But linked files can have nested linked files, that is, a CSS file that you import can contain one or more further @import url(URLGOESHERE) statements, so I'll have do to that recursively, but that's not the problem because...

...the true weight of an HTML 4/CSS page is the weight of the page, any CSS-tag files, any SCRIPT-tag files, any IMG-tag files, and any images referenced in the CSS files which have to be loaded.

For instance if there's a DIV with the ID "foo" with a P inside it with the class "bar", and somewhere in one of the CSS files there's a declaration which includes DIV#foo P.bar and sets a background image, that image should be counted toward the total.

But how will I know, without parsing the HTML and the CSS as well, which images are being loaded for that particular page?

The CSS file, if everything's going well, will be shared between multiple pages.
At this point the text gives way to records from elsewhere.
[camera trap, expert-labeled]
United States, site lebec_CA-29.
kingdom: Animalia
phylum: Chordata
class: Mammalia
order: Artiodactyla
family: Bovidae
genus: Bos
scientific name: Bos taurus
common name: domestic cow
Some of those pages will call on some of the images, but unless I parse the DOM and relate it to the CSS, I'm never going to know which images are being loaded on this particular page.

So, is this at all possible? Should I give up now..?



($_='kkvvttuubbooppuuiiffssqqffssmmiibbddllffss')
=~y~b-v~a-z~s; print

Replies are listed 'Best First'.
Re: Testing Page Size with HTML 4/CSS
by PodMaster (Abbot) on Jun 08, 2004 at 10:04 UTC
    ... @import url(URLGOESHERE) statement. I don't think there's a parser which will read that as a link, is there?
    Sure, why not => CSS

    update: And let's not forget any images pulled in by those SCRIPT files :)

    MJD says "you can't just make shit up and expect the computer to know what you mean, retardo!"
    I run a Win32 PPM repository for perl 5.6.x and 5.8.x -- I take requests (README).
    ** The third rule of perl club is a statement of fact: pod is sexy.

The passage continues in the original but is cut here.